An R function to fill abbreviated genus names in a list of species

DATE: 2018-10-15

AUTHOR: John L. Godlee

I had a list of species names written up by a colleague, but the colleague had abbreviated subsequent adjacent instances of a genus in the list to the first letter of the genus with a dot after it, which is common in written prose, but is pretty daft in a dataset.

Instead of going through and manually writing in all the genus names, I wrote a function in R to do it for me:

fill.genus <- function(x, abbrev = "."){
    rel_enc <- rle(as.character(x))
    empty <- which(grepl("\\.", rel_enc$value))
    rel_enc$values[empty] <- rel_enc$value[empty-1]
    inverse.rle(rel_enc)
}

So if the dataset looks like this:

genus <- c("Tapiphyllum",
    "Terminalia",
    "T.",
    "Tortuga",
    "T.",
    "Vangueriopsis",
    "V.",
    "V.",
    "Xeroderris",
    "Xylopia",

The output of fill.genus(genus) would look like:

c("Tapiphyllum",
    "Terminalia",
    "Terminalia",
    "Tortuga",
    "Tortuga",
    "Vangueriopsis",
    "Vangueriopsis",
    "Vangueriopsis",
    "Xeroderris",
    "Xylopia",

▸ **Entries supplied**:

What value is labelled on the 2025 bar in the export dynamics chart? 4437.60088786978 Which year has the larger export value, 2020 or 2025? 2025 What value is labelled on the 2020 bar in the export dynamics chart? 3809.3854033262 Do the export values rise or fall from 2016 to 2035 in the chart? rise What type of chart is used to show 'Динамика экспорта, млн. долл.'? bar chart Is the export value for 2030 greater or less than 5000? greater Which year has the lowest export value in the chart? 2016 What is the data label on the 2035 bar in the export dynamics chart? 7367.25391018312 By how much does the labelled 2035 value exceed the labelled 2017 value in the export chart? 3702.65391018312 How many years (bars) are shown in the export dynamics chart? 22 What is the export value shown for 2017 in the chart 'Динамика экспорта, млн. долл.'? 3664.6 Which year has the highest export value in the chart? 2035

---

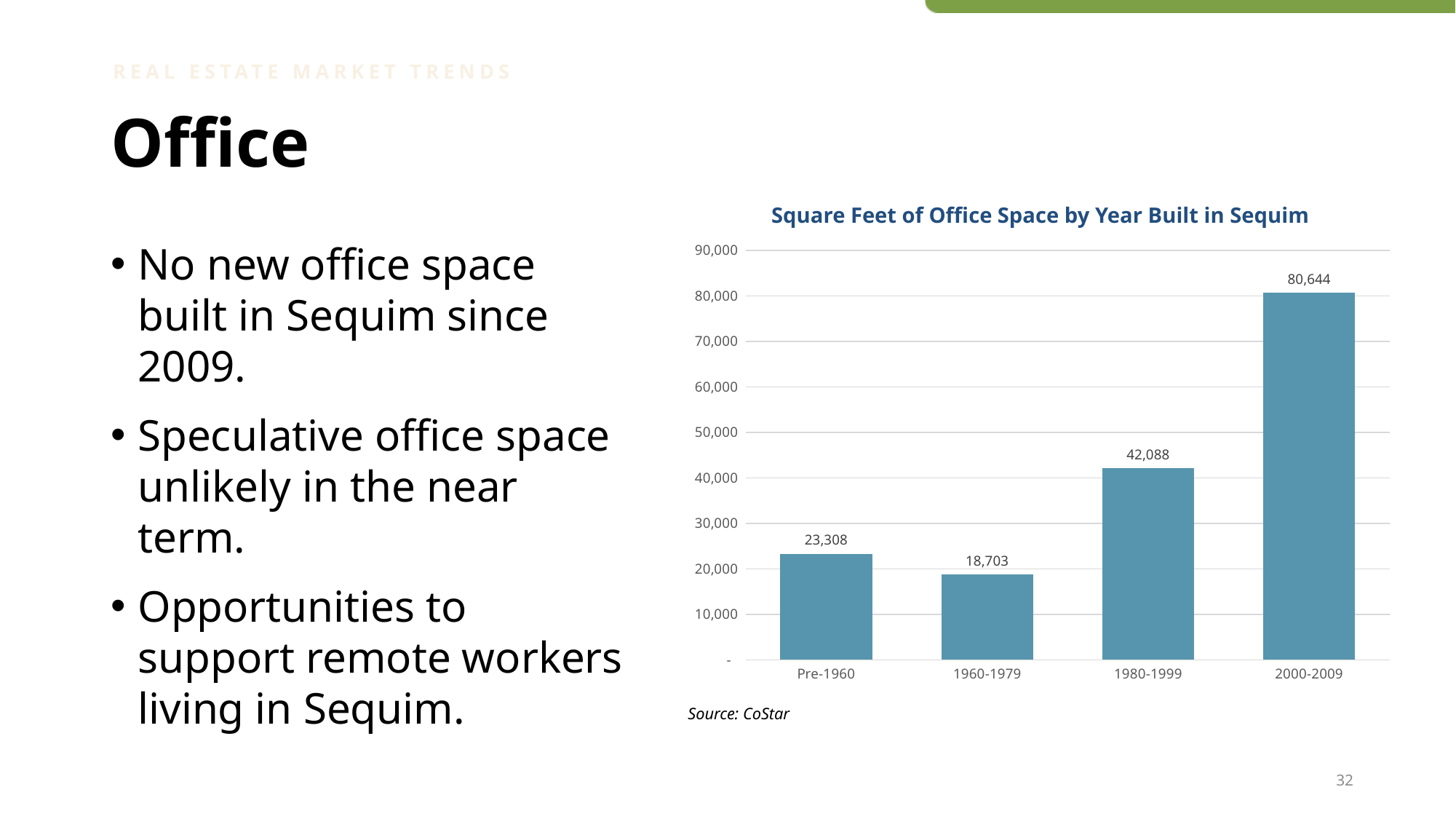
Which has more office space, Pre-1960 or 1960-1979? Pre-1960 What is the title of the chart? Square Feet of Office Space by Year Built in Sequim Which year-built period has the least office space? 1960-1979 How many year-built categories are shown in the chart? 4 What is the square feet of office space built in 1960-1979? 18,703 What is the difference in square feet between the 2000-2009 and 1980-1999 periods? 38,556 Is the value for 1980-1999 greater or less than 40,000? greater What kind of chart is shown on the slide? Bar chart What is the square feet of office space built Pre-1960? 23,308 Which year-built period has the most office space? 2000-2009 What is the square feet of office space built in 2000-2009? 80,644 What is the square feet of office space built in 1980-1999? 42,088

...

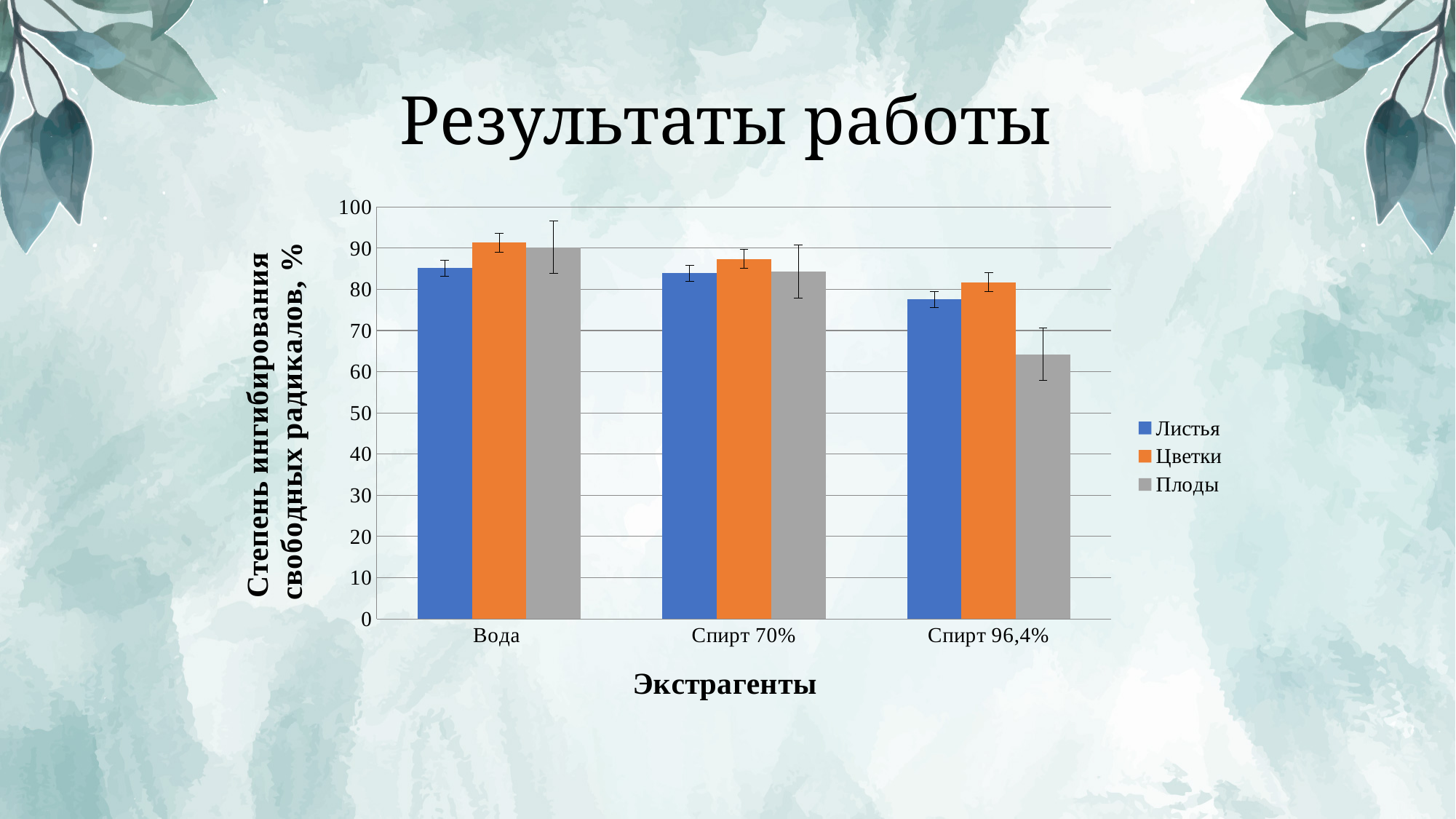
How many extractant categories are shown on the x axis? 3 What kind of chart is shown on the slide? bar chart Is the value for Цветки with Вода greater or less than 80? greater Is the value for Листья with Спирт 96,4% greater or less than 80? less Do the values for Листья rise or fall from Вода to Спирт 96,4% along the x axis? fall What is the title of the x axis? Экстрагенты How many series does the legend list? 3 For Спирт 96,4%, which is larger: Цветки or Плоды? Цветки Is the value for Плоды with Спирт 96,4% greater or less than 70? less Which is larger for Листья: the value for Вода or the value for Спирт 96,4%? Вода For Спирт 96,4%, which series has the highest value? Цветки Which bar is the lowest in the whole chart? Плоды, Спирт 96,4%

▸ **What is required**: Copy the stretch from "I had a list" through "inverse.rle(rel_enc)" in the post about filling in abbreviated genus names, switching "colleague" to "coworker".

▸ **Problem solution**:
I had a list of species names written up by a coworker, but the coworker had abbreviated subsequent adjacent instances of a genus in the list to the first letter of the genus with a dot after it, which is common in written prose, but is pretty daft in a dataset.

Instead of going through and manually writing in all the genus names, I wrote a function in R to do it for me:

fill.genus <- function(x, abbrev = "."){
    rel_enc <- rle(as.character(x))
    empty <- which(grepl("\\.", rel_enc$value))
    rel_enc$values[empty] <- rel_enc$value[empty-1]
    inverse.rle(rel_enc)